*** Document passage Section Begins ***

Accessing network drives
-
I'm currently trying to create an OpenDialog that is similar to the Windows Explorer in appearance. (TreeView on the left, ListView on the right) To get the logical drives is pretty simple. I just use the Directory.GetLogicalDrives() method. However, I didn't find anything similar to access network drives, like in the Network-node in the Windows Explorer TreeView. I found a few solutions, that take hundreds of lines of code to get the result, that this one method achieves for the logical drives. Is there no shorter way? If there is one, what is it?
-
I'm currently trying to create an OpenDialog that is similar to the Windows Explorer in appearance. (TreeView on the left, ListView on the right) To get the logical drives is pretty simple. I just use the Directory.GetLogicalDrives() method. However, I didn't find anything similar to access network drives, like in the Network-node in the Windows Explorer TreeView. I found a few solutions, that take hundreds of lines of code to get the result, that this one method achieves for the logical drives. Is there no shorter way? If there is one, what is it?
Is there a reason why you're not using the common OpenFileDialog? Unless there is some technical reason or compelling user scenario for not doing so, I'd suggest using the common Windows dialogs because they help to keep a consistent user interface across applications and therefore breeds familiarity for the user. In addition, if Microsoft decides to revamp the dialogs, your application will automatically inherit the improvements. Plus, it's a lot less work. :-) Anyway, just my humble opinion. I realize that the common dialogs won't work well in every possible situation. -Phil
-
Is there a reason why you're not using the common OpenFileDialog? Unless there is some technical reason or compelling user scenario for not doing so, I'd suggest using the common Windows dialogs because they help to keep a consistent user interface across applications and therefore breeds familiarity for the user. In addition, if Microsoft decides to revamp the dialogs, your application will automatically inherit the improvements. Plus, it's a lot less work. :-) Anyway, just my humble opinion. I realize that the common dialogs won't work well in every possible situation. -Phil
The common OpenFileDialog can't be modified (At least not without some rather complicated hacking.). I just thought it would be a lot nicer to have one dialog instead of using the common dialog and opening a custom dialog upon closing the common one, to ask the user for all the remaining settings. With my custom OpenDialog filtering is a lot more flexible. I can not only filter files by their ending, but also display them in the listView without it.

*** Document passage Section Ends ***
*** Excerpted records Section Begins ***

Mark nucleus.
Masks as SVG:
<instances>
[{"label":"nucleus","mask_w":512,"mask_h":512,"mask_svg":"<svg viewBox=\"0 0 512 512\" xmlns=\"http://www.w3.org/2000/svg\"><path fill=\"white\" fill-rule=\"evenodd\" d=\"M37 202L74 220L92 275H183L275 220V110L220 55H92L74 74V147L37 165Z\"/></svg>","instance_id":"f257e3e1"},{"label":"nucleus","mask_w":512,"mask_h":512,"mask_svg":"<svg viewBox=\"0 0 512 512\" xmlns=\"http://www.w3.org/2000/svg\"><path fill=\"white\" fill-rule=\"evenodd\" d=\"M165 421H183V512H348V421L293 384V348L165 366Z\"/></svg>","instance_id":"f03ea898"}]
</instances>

*** Excerpted records Section Ends ***

### [What the task asks]
In the thread on accessing network drives, what method does the original poster use to get the logical drives?

### [Result for this exercise]
Directory.GetLogicalDrives()